The new effort includes the FOSSology project which will help identify what open source licenses are being used and the FOSSBazaar community which will focus on best practices. Paetzel noted that among HP's own customers they've found that many typically have more open source applications in use then they thought and they also have more license obligations than they were aware of.

"We've got a lot of experience in FOSS governance and started to get more questions," Paetzel said . "Things like 'I don't know how much open source I have' or 'we don't know what our license obligations are'. So we started offering services based on our own experience and we've had some interesting engagements."

Paetzel noted that a key part of governance is first identifying what open source code is being used as well as identifying all the various licenses associated with it. As an example Paetzel commented that the OpenOffice.org (OOo) office suite primarily uses the LGPL license though there are numerous others as well including the MIT license.
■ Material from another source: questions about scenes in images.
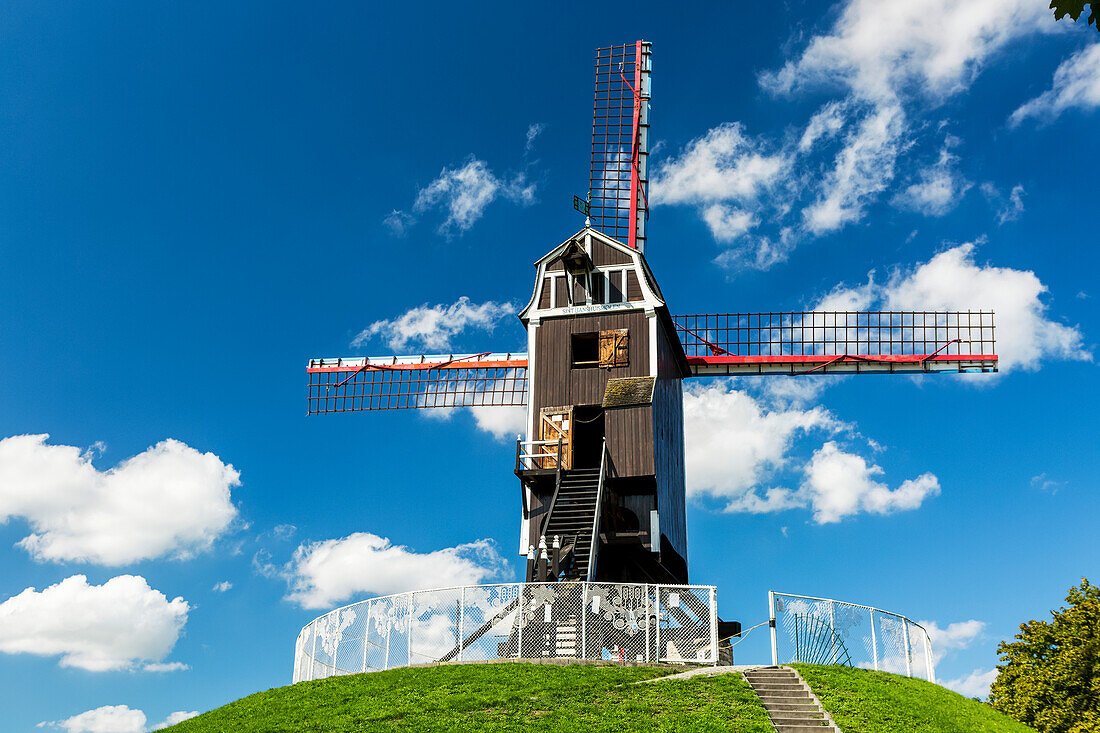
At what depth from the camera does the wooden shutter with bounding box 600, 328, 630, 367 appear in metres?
28.3

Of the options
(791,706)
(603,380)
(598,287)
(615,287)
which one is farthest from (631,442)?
(791,706)

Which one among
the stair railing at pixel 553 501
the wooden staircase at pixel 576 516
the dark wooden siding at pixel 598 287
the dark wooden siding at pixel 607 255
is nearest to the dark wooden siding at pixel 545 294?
the dark wooden siding at pixel 598 287

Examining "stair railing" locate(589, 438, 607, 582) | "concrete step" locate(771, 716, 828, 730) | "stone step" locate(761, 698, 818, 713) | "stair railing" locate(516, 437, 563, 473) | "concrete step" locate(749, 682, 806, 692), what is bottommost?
"concrete step" locate(771, 716, 828, 730)

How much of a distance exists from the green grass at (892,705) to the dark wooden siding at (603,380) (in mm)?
8755

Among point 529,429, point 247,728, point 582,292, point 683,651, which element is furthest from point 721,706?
point 582,292

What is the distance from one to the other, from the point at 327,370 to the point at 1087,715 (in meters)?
30.1

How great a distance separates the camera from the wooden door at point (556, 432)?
89.7 feet

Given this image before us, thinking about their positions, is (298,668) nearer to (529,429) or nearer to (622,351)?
(529,429)

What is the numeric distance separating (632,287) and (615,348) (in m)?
2.01

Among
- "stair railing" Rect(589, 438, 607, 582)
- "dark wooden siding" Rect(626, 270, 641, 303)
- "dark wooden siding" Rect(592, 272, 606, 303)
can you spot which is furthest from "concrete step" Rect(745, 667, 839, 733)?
"dark wooden siding" Rect(592, 272, 606, 303)

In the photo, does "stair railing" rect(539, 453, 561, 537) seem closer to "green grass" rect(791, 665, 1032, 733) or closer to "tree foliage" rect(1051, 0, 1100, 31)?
"green grass" rect(791, 665, 1032, 733)

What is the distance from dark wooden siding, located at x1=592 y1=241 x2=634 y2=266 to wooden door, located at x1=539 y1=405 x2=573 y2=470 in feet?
15.4

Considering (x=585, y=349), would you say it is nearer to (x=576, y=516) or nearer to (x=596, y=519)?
(x=576, y=516)

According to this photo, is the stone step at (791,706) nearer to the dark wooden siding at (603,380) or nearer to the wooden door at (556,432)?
the dark wooden siding at (603,380)
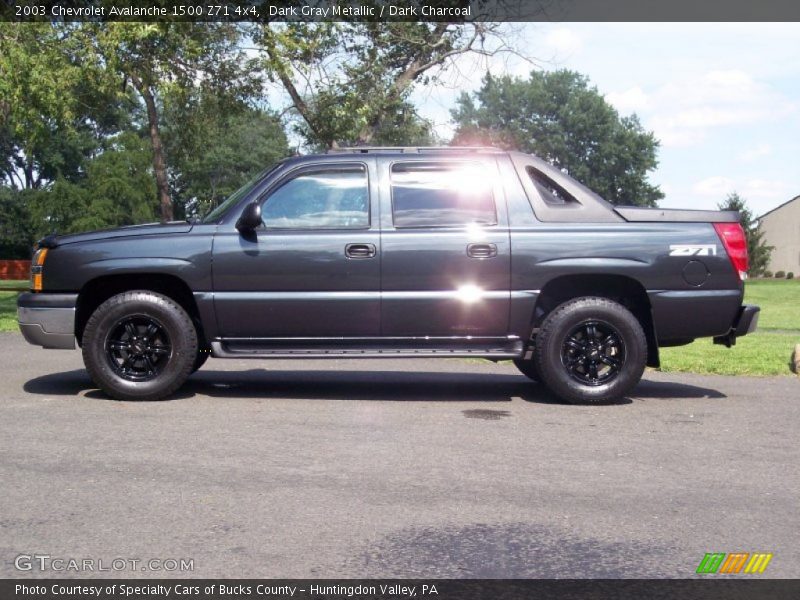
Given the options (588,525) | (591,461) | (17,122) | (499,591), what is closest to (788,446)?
(591,461)

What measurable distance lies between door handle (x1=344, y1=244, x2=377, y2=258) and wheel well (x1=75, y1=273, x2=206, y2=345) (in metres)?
1.28

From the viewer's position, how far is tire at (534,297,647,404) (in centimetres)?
803

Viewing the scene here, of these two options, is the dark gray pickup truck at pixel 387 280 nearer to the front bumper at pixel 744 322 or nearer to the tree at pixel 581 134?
the front bumper at pixel 744 322

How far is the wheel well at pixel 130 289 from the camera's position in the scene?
8109mm

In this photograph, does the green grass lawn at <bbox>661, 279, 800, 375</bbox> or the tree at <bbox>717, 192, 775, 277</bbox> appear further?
the tree at <bbox>717, 192, 775, 277</bbox>

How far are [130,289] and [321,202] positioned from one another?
1707 mm

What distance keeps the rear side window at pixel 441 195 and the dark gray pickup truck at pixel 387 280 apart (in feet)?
0.05

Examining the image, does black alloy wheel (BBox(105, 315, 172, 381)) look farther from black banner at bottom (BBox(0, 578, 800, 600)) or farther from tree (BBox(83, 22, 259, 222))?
tree (BBox(83, 22, 259, 222))

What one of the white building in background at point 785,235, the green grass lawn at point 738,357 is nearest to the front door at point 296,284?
the green grass lawn at point 738,357

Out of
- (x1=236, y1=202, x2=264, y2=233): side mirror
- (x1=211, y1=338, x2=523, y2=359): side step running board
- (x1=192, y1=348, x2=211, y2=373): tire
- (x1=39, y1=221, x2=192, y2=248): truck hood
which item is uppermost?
(x1=236, y1=202, x2=264, y2=233): side mirror

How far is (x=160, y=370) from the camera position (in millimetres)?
7984

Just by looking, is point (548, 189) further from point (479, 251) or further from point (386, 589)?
point (386, 589)

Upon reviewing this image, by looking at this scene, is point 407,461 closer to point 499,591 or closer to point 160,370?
point 499,591

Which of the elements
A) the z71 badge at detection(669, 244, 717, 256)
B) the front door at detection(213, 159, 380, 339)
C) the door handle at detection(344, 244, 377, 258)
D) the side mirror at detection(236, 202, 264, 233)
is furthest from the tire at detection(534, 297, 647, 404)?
the side mirror at detection(236, 202, 264, 233)
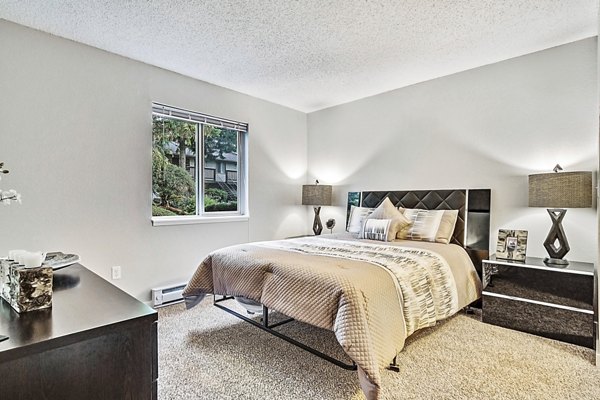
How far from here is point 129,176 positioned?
322 centimetres

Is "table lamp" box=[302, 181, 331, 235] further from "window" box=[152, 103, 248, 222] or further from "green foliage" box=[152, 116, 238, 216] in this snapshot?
"green foliage" box=[152, 116, 238, 216]

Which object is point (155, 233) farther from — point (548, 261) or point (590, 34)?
point (590, 34)

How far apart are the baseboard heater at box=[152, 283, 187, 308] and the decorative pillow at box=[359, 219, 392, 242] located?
2.08 metres

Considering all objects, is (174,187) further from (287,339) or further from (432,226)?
(432,226)

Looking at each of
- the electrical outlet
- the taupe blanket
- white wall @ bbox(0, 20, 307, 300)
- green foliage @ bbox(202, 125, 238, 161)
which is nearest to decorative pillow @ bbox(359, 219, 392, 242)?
the taupe blanket

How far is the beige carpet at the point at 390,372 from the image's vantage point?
73.0 inches

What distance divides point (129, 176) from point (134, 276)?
1.00m

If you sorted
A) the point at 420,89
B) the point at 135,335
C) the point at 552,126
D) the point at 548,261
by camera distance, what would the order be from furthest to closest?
1. the point at 420,89
2. the point at 552,126
3. the point at 548,261
4. the point at 135,335

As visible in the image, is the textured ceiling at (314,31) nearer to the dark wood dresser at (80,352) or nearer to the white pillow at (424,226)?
the white pillow at (424,226)

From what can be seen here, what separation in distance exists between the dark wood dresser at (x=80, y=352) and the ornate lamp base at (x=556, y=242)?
3052mm

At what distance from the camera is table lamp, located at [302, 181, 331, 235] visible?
459 centimetres

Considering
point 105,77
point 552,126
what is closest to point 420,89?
point 552,126

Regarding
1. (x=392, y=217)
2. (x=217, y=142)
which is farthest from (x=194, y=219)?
(x=392, y=217)

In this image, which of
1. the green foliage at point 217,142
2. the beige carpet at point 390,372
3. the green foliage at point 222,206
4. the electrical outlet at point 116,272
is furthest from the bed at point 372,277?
the green foliage at point 217,142
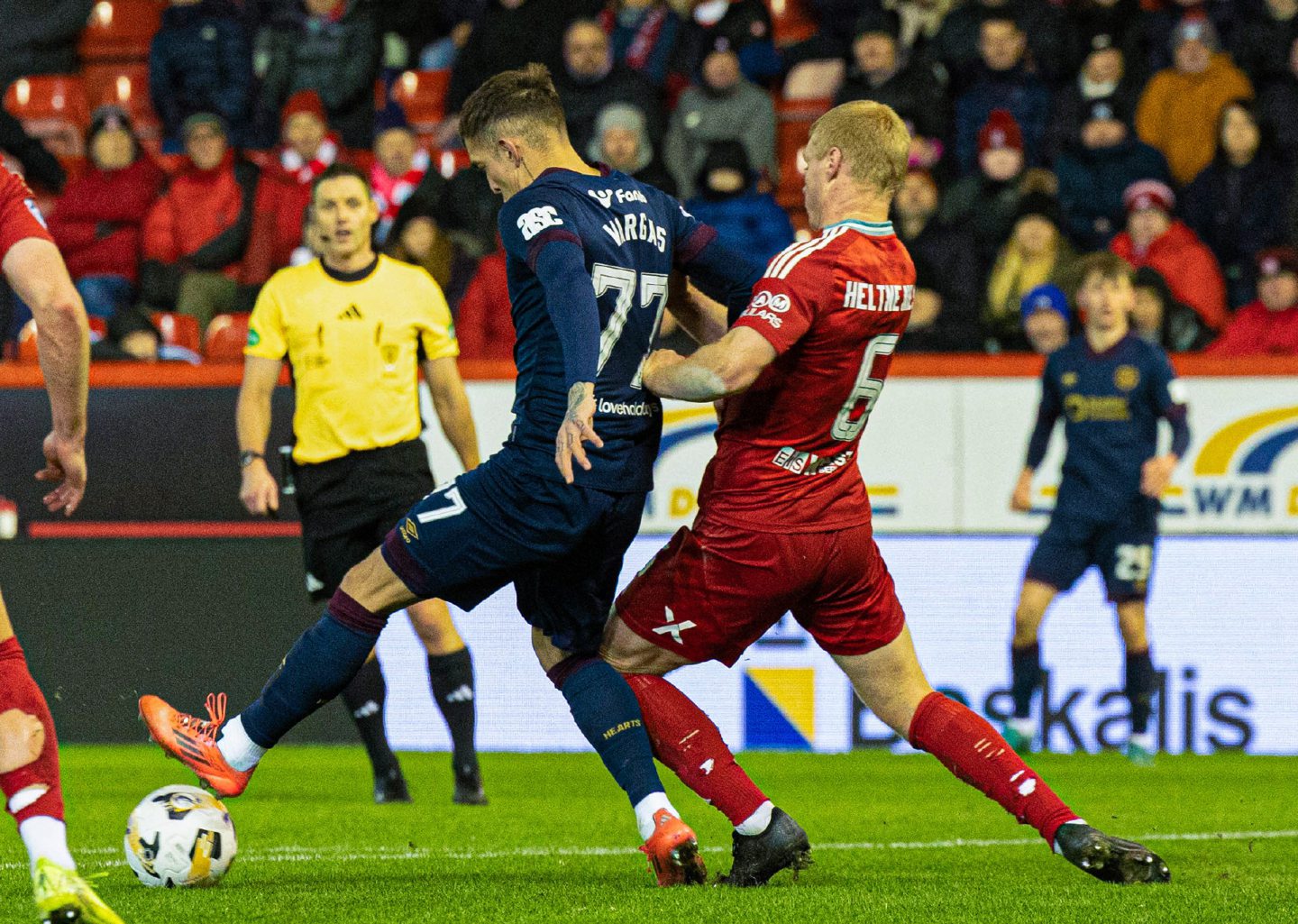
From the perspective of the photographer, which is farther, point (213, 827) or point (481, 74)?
point (481, 74)

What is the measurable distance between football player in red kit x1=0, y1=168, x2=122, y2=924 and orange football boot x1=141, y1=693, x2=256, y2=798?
95 centimetres

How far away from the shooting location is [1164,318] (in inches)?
424

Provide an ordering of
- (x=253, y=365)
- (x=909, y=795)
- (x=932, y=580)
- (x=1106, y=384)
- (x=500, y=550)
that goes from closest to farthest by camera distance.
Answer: (x=500, y=550) < (x=253, y=365) < (x=909, y=795) < (x=1106, y=384) < (x=932, y=580)

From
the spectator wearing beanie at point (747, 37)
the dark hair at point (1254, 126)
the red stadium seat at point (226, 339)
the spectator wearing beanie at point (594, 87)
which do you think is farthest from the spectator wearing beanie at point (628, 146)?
the dark hair at point (1254, 126)

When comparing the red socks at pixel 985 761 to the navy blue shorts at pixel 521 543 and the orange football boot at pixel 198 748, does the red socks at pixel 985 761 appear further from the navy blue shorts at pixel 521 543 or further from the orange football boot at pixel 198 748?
the orange football boot at pixel 198 748

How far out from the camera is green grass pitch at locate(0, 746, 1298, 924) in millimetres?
4586

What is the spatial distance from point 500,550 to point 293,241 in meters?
8.10

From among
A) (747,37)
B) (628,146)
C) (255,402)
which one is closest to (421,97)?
(747,37)

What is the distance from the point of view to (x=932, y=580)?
959cm

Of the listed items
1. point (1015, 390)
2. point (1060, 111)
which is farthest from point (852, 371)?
point (1060, 111)

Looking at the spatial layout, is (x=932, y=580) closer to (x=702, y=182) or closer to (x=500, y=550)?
(x=702, y=182)

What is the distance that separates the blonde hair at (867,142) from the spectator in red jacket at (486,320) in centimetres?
607

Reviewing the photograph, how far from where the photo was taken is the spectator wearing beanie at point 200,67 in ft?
47.4

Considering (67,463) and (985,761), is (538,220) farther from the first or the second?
(985,761)
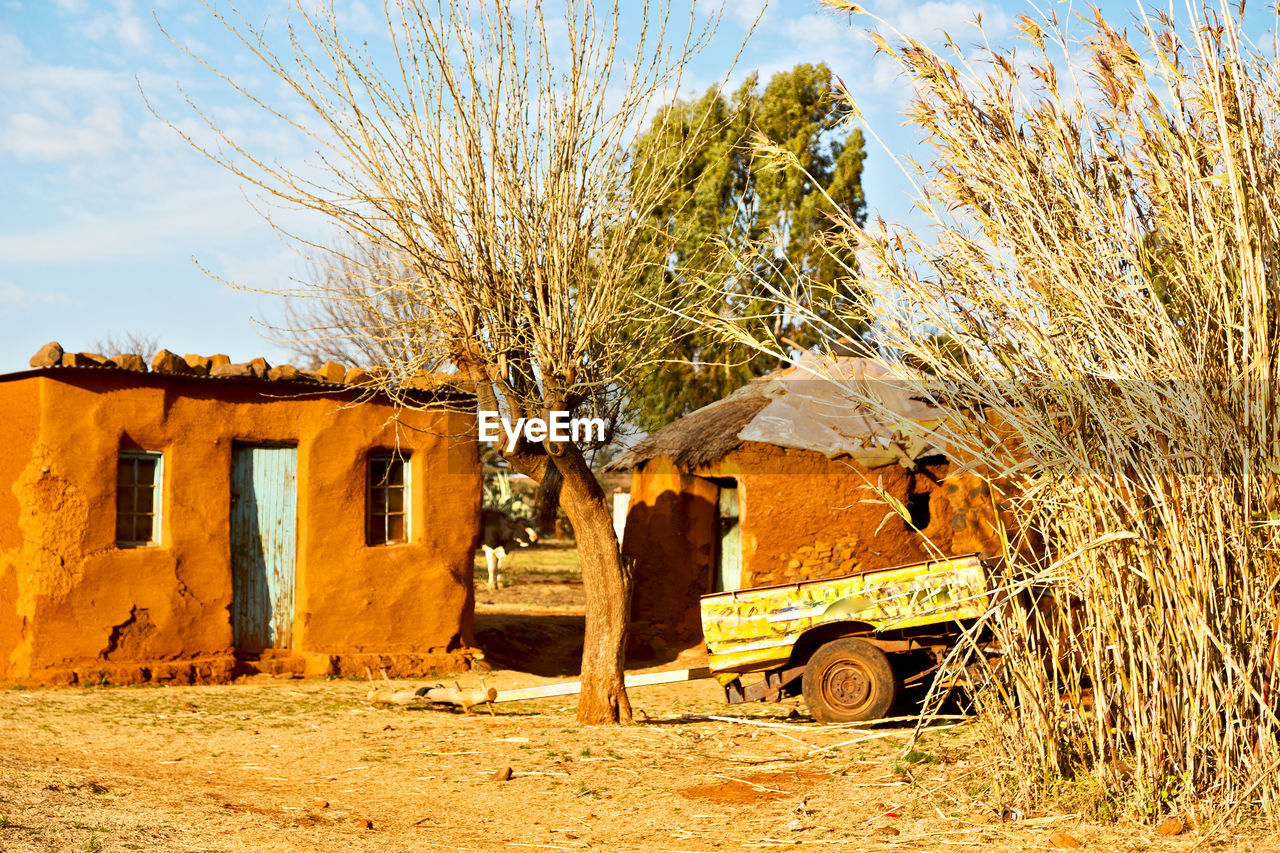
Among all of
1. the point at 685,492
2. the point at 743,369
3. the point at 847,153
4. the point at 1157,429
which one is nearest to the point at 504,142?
the point at 1157,429

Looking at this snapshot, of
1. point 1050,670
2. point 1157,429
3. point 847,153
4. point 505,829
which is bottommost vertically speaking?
point 505,829

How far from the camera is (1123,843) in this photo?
5113 millimetres

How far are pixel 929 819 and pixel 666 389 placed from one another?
65.0 ft

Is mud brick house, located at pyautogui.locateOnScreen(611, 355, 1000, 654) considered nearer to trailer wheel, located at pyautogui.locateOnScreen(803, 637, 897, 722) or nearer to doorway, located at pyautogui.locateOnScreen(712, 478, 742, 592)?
doorway, located at pyautogui.locateOnScreen(712, 478, 742, 592)

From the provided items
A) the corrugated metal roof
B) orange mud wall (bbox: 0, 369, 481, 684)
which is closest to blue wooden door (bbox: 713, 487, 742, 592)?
orange mud wall (bbox: 0, 369, 481, 684)

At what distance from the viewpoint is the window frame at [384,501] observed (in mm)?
12336

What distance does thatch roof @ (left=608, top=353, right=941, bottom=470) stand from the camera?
13055 millimetres

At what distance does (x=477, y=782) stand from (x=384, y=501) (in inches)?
229

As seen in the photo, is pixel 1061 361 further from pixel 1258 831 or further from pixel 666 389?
pixel 666 389

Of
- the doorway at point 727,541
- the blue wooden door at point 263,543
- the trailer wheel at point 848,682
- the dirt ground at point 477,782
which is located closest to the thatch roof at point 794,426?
the doorway at point 727,541

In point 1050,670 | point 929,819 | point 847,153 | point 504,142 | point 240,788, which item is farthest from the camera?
point 847,153

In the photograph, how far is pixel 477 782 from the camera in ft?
23.3

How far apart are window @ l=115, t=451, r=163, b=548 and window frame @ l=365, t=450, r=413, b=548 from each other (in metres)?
2.10

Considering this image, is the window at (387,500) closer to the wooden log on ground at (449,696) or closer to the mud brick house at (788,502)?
the wooden log on ground at (449,696)
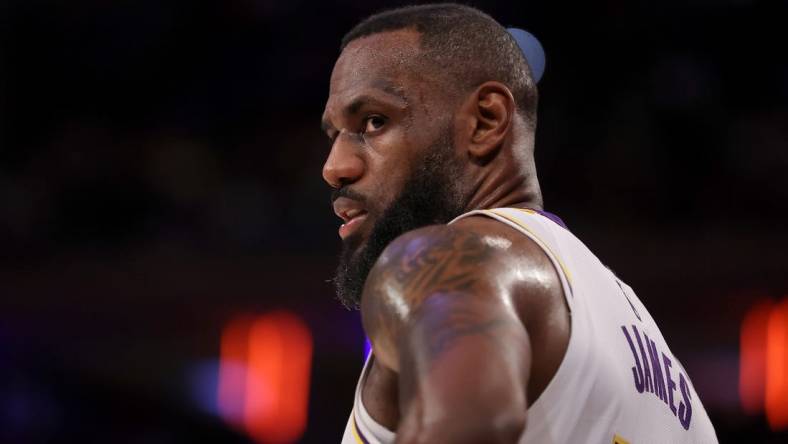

"It's difficult for our legal folks to figure it all out so we have tools to automatically identify what's included," Paetzel said.

The FOSSology tools project Web site is the open source instance of HP's tools. The site itself was soft launched several weeks ago to allow HP's research partners access. Letting others work with HP's tools is a key goal of the effort. Paetzel explained that since the FOSSology project is about having an extensible framework, the fact that it's open will enable others to expand it in ways that HP itself had not thought off.